## ARTICLE:

(begin)

At step 212, the thermostat 102 determines whether to implement the adaptive
HVAC control mode. Here, the thermostat 102 may perform one or more checks to
determine whether to implement the adaptive HVAC control mode using the
prediction
results from the machine learning model 120. In one embodiment, the thermostat
102
may determine to implement the adaptive HVAC control when the user will be
away
from the space 106 for at least a predetermined amount of time. For example,
the
thermostat 102 may determine a time difference between the current time and
the
predicted return time for the user. The thermostat may then compare the time
difference
to a time difference threshold value. The time difference threshold value
identifies a
minimum amount of time that the space 106 will be unoccupied to implement the
adaptive HVAC control mode. The time difference threshold value may be set to
four
hours, six hours, eight hours, or any other suitable amount of time. In this
example, the
thermostat 102 determines to implement the adaptive HVAC control mode when the
determined time difference is greater than or equal to the time difference
threshold
value.

(end)

## TASK PROMPT:
List the specific durations the thermostat passage gives as possible settings for the time difference threshold value.

[Spatial questions about scenes]

(begin)

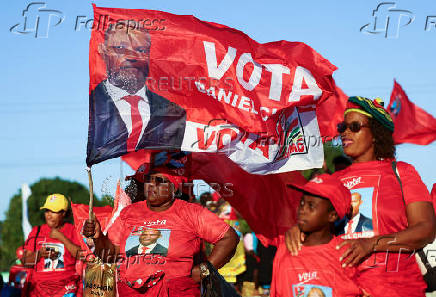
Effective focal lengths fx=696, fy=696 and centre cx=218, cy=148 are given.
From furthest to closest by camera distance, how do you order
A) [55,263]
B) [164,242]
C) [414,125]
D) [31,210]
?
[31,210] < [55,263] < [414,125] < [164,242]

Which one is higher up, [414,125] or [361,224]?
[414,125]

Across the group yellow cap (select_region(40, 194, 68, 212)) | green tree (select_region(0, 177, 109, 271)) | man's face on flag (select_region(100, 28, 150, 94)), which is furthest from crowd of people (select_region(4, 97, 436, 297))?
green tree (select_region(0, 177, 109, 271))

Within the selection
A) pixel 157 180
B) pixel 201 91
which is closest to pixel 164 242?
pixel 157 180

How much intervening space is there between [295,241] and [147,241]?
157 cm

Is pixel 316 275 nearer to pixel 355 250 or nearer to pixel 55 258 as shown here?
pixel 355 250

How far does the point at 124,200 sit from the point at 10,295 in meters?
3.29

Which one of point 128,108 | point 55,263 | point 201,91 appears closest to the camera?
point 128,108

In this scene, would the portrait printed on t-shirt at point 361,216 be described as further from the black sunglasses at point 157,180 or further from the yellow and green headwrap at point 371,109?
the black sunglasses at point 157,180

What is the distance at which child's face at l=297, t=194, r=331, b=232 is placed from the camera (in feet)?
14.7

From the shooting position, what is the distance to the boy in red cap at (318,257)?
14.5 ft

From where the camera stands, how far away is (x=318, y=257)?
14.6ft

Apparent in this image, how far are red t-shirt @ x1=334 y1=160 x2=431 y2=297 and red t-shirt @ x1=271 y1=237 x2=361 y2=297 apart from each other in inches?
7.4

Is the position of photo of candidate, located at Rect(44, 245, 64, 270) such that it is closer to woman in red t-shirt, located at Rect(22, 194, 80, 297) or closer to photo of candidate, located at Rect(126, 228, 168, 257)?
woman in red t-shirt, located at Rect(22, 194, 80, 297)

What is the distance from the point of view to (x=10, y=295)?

(end)

## TASK OUTPUT:
Four hours, six hours, eight hours.